To deploy the service implementation as an SCA component, the implementation must be compiled into a shared library libworldclock.so, and an SCA composite file similar to the following must be created:

<composite xmlns="http://docs.oasis-open.org/ns/opencsa/sca/200912"
	targetNamespace="http://www.pmsca.com" name="WorldclockComposite">

	<!-- expose worldclock via wsdl/SOAP -->
	<service name="worldclock" promote="worldclock-impl">
		<interface.wsdl
			interface="http://www.pmsca.com/worldclock.wsdl#wsdl.interface(worldclock-ops)"/>
		<binding.ws
			wsdlElement="http://www.pmsca.com/worldclock.wsdl#wsdl.port(worldclock/worldclock-ops)"/>
	</service>

	<!-- register worldclock implementation lib -->
	<component name="worldclock-impl">
		<service name="worldclock"/>
		<implementation.c module="worldclock" library="true"/>
	</component>
</composite>
service

defines a service exposed to clients as web service (service/binding.ws)

service/@promote

routes incoming request for the exposed service to the specified (promoted) component

component

defines a component implementing the worldclock service

component/implementation.c/module

defines the base name of the shared library implementing the service; the effective shared library file name to load is derived as libworldclock.so on POSIX/SUS-like systems, and is interpreted relative to the location of the composite file (eg. relative to xml:base); optionally, a path attribute may be specified to override this; note the SCA stand-alone program implementation model isn't supported by sgmljs.net SCA, so library must always have the value true

To create a deployable contribution archive, the service implementation library, the service description, and the composite file are placed into a ZIP archive file.

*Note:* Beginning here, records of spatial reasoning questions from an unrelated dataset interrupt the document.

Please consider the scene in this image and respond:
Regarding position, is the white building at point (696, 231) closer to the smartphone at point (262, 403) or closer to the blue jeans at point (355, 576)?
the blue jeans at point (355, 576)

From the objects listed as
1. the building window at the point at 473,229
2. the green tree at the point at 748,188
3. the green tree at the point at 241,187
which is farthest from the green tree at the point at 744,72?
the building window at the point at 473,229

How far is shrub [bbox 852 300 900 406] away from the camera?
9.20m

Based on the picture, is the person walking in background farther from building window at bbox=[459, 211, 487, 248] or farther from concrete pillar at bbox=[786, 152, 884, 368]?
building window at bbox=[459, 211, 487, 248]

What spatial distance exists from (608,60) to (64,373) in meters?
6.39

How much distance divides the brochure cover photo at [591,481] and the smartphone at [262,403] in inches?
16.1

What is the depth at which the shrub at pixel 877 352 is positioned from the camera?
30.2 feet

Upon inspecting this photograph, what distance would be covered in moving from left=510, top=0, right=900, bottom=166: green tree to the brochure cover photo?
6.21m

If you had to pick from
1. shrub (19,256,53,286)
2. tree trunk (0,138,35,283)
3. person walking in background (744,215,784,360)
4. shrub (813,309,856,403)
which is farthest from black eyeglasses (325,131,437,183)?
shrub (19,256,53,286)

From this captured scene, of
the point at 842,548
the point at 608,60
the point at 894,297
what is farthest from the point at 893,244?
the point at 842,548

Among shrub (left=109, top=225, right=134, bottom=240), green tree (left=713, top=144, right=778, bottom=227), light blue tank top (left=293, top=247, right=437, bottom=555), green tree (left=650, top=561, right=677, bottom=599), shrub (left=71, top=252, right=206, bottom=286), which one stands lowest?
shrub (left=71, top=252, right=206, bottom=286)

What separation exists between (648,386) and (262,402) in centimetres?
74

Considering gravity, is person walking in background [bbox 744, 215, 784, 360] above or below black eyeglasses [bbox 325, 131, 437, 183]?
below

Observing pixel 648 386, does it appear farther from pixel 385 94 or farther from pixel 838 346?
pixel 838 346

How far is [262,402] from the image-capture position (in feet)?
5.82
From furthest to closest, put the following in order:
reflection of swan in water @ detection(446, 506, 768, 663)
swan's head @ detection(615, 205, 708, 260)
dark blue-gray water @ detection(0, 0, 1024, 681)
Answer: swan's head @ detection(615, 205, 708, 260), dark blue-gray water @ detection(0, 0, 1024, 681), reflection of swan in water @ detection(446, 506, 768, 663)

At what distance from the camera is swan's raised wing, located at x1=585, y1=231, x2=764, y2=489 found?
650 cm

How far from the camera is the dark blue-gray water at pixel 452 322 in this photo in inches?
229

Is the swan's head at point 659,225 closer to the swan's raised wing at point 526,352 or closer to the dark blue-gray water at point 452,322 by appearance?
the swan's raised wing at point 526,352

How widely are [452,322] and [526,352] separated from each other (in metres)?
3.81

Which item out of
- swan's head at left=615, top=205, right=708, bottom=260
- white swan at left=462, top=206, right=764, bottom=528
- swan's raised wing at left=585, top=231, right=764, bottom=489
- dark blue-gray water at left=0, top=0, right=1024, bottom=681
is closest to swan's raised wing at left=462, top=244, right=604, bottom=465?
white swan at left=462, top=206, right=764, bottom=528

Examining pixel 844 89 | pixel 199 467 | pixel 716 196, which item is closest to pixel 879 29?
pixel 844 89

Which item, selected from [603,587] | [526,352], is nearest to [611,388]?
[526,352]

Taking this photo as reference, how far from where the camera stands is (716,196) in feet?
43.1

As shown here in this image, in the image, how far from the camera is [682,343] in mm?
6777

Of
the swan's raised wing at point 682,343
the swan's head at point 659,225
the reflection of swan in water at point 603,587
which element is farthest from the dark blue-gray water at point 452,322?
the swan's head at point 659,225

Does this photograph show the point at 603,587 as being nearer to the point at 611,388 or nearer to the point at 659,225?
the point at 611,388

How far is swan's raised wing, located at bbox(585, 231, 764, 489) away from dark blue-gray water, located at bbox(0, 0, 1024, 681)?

Moreover a contribution manifest file describing the content of the contribution archive must be created (and placed into the archive at META-INF/sca-contribution.xml) with the following content:

<?oasis-xml-catalog catalog="catalog.xml"?>
<contribution xmlns="http://docs.oasis-open.org/ns/opencsa/sca/200912"
              xmlns:worldclock="http://www.pmsca.com/worldclock">

	<!-- make component available for deployment/to other components -->
	<deployable composite="worldclock:WorldclockComposite.composite"/>

	<!-- export namespace of composite namespace -->
	<export namespace="http://www.pmsca.com/worldclock"/>

	<!-- export namespaces of wsdl -->
	<export namespace="http://www.pmsca.com/worldclock.wsdl"/>
</contribution>

Note that for sgmljs.net SCA, the contribution manifest must reference an XML catalog file to use for resolving exported namespaces; see the full example and chapter on deployment for an explanation of the role and structure of XML catalogs used by PMSCA).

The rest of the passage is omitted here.